- 2 teaspoons extra-virgin olive oil, divided
- 2 teaspoons butter, divided
- 1 small shallot, chopped
- 1 stalk celery, chopped
- 1/2 teaspoon dried rubbed sage
- 1/2 teaspoon dried thyme
- 2 3- to 4-ounce skinless turkey breast cutlets
- 1 day-old low-fat corn muffin, (5-6 ounces), crumbled, or 4 slices stale whole-wheat bread, crusts removed, torn into bite-size pieces
- 2 tablespoon reduced-sodium chicken broth
- 1/4 teaspoon salt
- 1/4 teaspoon freshly ground pepper
- 1/4 cup dry vermouth, or dry white wine
Preheat oven to 375 degrees F.
Heat 1 teaspoon oil and 1 teaspoon butter in a medium nonstick skillet over medium heat. Add shallot and celery; cook, stirring occasionally, until softened, 2 minutes. Transfer the mixture to a medium bowl, stir in sage and thyme; let cool for 5 minutes.
Meanwhile, place cutlets between sheets of plastic wrap and pound with the smooth side of a meat mallet or a heavy skillet until 8 to 10 inches wide and less than 1/4 inch thick. Be careful not to tear the meat. Remove the top sheet.
Add muffin crumbles (or bread) to the celery mixture. Stir in 2 tablespoons broth, salt and pepper. Place half the stuffing mixture in the middle of one of the pounded cutlets; compress the stuffing into a log. Fold and roll the meat over the stuffing.

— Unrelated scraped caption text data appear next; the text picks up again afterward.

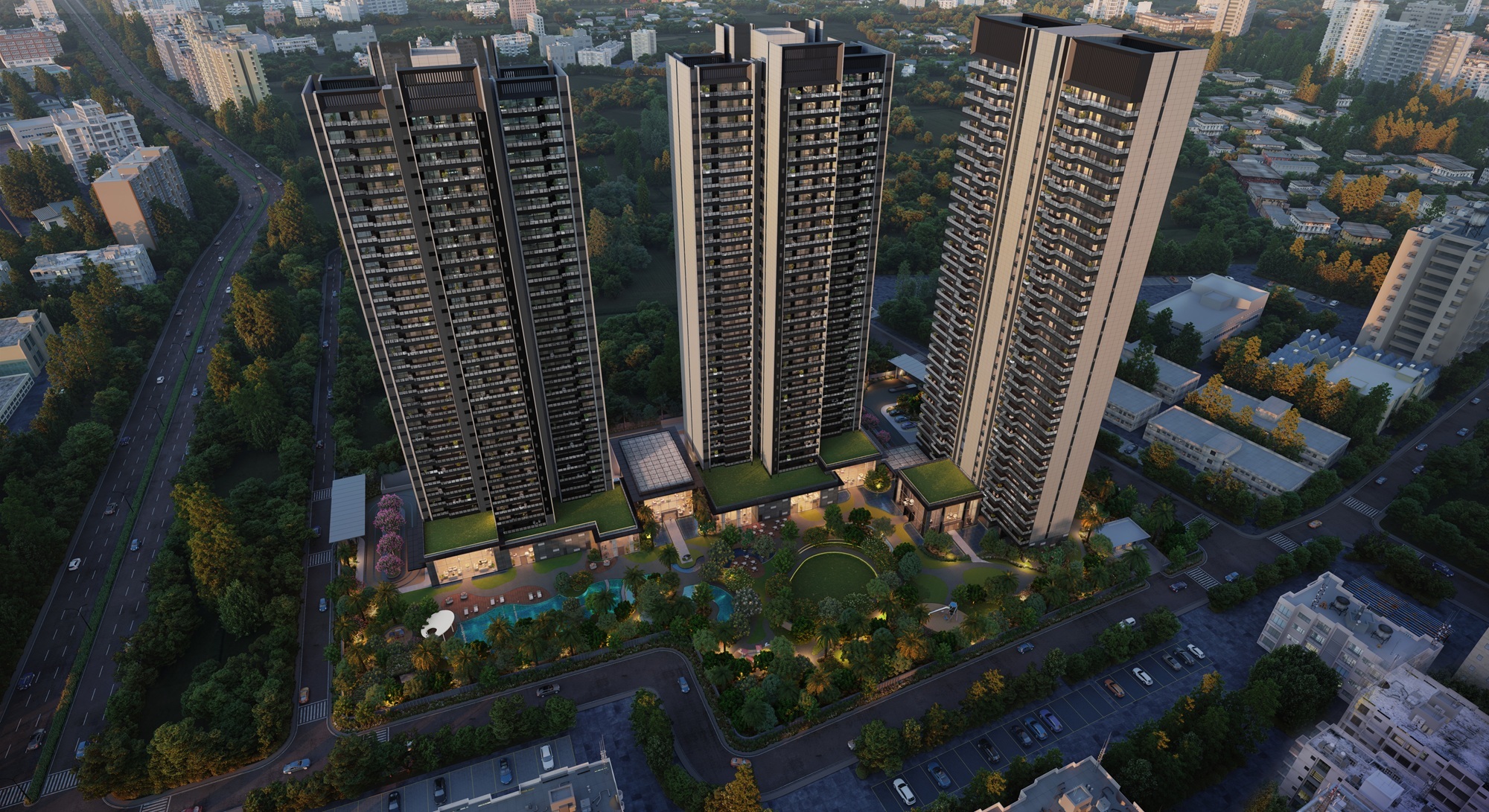 Godrej Miraya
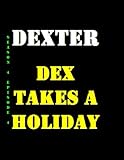Dexter Dex Takes A Holiday Quotes Library Decorative Birthday Gift ( 110 Page Big Size ) Notebook Collection A decorative book for coffee tables, end ... design styling: Tv Show Friends Notebook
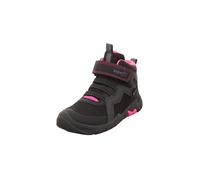 Superfit Fille Trace Gore-tex, Noir Et Rose 0000, 27 EU Large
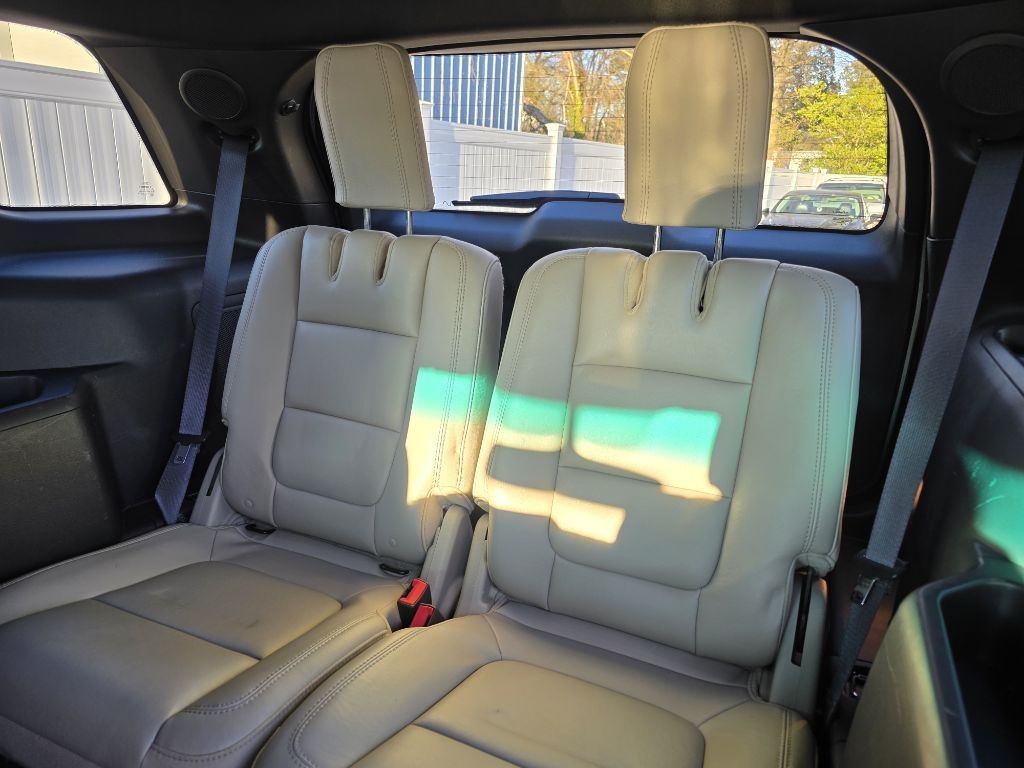 Ford Explorer 4WD 4dr Limited 2014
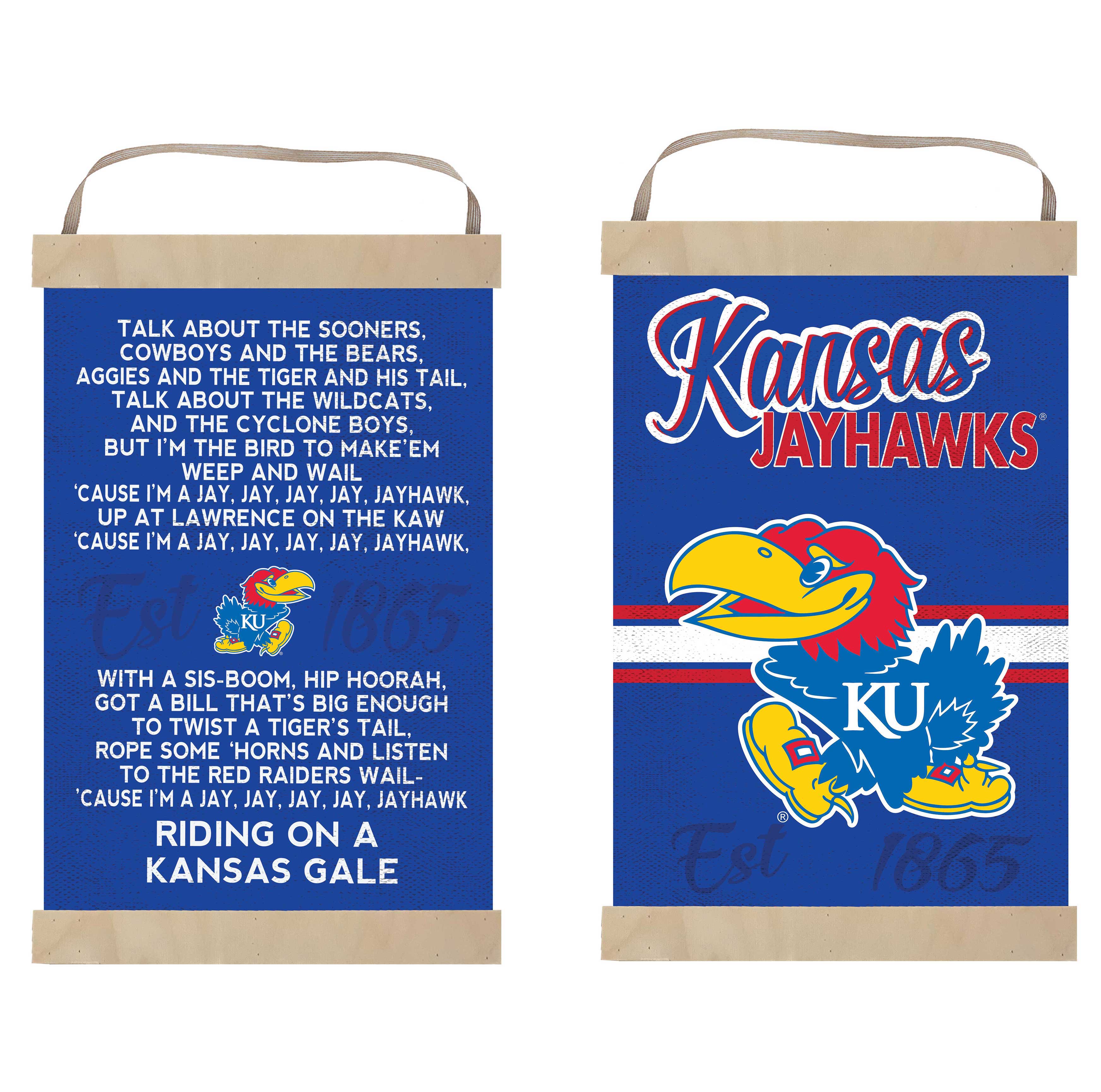 Ku banner deals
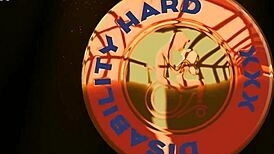 Nemesi striptease with clothes ripped and teasing undressing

Tie in three places with kitchen string. Repeat with the remaining stuffing and the second cutlet.
Heat the remaining 1 teaspoon oil and 1 teaspoon butter in a medium ovenproof skillet over medium heat. When the butter melts, add the turkey rolls and brown on all sides, turning occasionally, about 4 minutes.
Transfer the skillet to the oven and bake until the turkey is cooked through, about 20 minutes. Transfer the rolls to a serving plate; tent with foil to keep warm.
Return the skillet to medium-high heat (take care, the handle will still be hot); add vermouth (or wine). Cook until dark and almost completely evaporated, scraping up any browned bits, about 2 minutes. Add the remaining 1/4 cup broth; cook for 1 minute, just to reduce slightly. Remove the string from the turkey; cut into 1/2-inch-thick slices, if desired, and spoon half the sauce over each portion. Serve warm.